Although precise legislation restricting the inflow of workers from Europe is yet to be written the UK’s decision to part ways with the continent will likely mean English clubs will see fewer bargain players like Riyad Mahrez and N’Golo Kanté, two key drivers to Leicester’s unlikely Premier League title success last season.

“When Theresa May at the Conservative conference says ‘There’s going to be a hard Brexit,’ that changes the percentage chances within the game,” added Jacobson, referring to the British Prime Minister.

“Nicolas Sturgeon just last week was saying she’s pushing for another Scottish referendum, and that put the chances of Scotland breaking away from the UK [in the game] ever so slightly up.”

With May indicating she will give priority to controlling immigration over market access, the so called “hard Brexit” option would mean British businesses could lose the ability to do operate freely across the region.

If “hard Brexit” is implemented, Jacobson says it’s not out of the question that the overall quality of the whole Premier League could start to decline.

“If we have a system where we can’t bring the best players in the world over to the UK any more — and not just the stars, but the players that are going to become the best in the world — then I would have thought the league could become less popular.

“It would affect future TV deals … But I’m sure the Premier League will sort this out.”

However, some pundits have argued the Premier League’s loss could be the England national team’s gain.
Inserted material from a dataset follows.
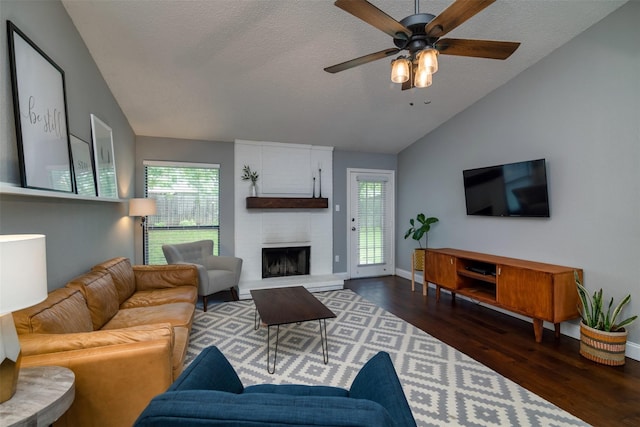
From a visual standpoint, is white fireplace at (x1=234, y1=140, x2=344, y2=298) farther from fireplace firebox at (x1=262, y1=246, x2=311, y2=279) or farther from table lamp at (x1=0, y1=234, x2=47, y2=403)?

England haven’t won the World Cup since 1966 and exited Euro 2016 after being beaten by Iceland.

“A situation where you can only have a certain amount of foreign players at your club would mean that more British players would start getting their debuts earlier” says Jacobson.

“Over the last 10 years, the average age of a debut has gone up from 19 to 22 in the top flight and that is quite late when you think that Harry Kane is now a stalwart of the England team, but wasn’t playing for Spurs until a couple of seasons ago,” added Jacobson, referring to the Tottenham striker.

“[Brexit] could help the national team, because the more first team football you play, the more used you are to competitive football.”

From humble beginnings — Football Manager was created in a small Shropshire bedroom 25 years ago — the game has become so pervasive that leading news channels often make recourse to the game’s attributes in its comparisons of real players.

Famous footballers even contact the game’s designers to complain their ratings should be tweaked, and real managers — from Ole Gunnar Solskjaer to Andre Villas-Boas — openly utilize its database to scout their next big signing.

Jacobson also says agents have “regularly” approached him and his team in an attempt to boost their players’ attributes.

“The only way to not be caught being bribed or taking bungs is to say no to them,” says Jacobson. “There have been offers in the past, and you just say no.”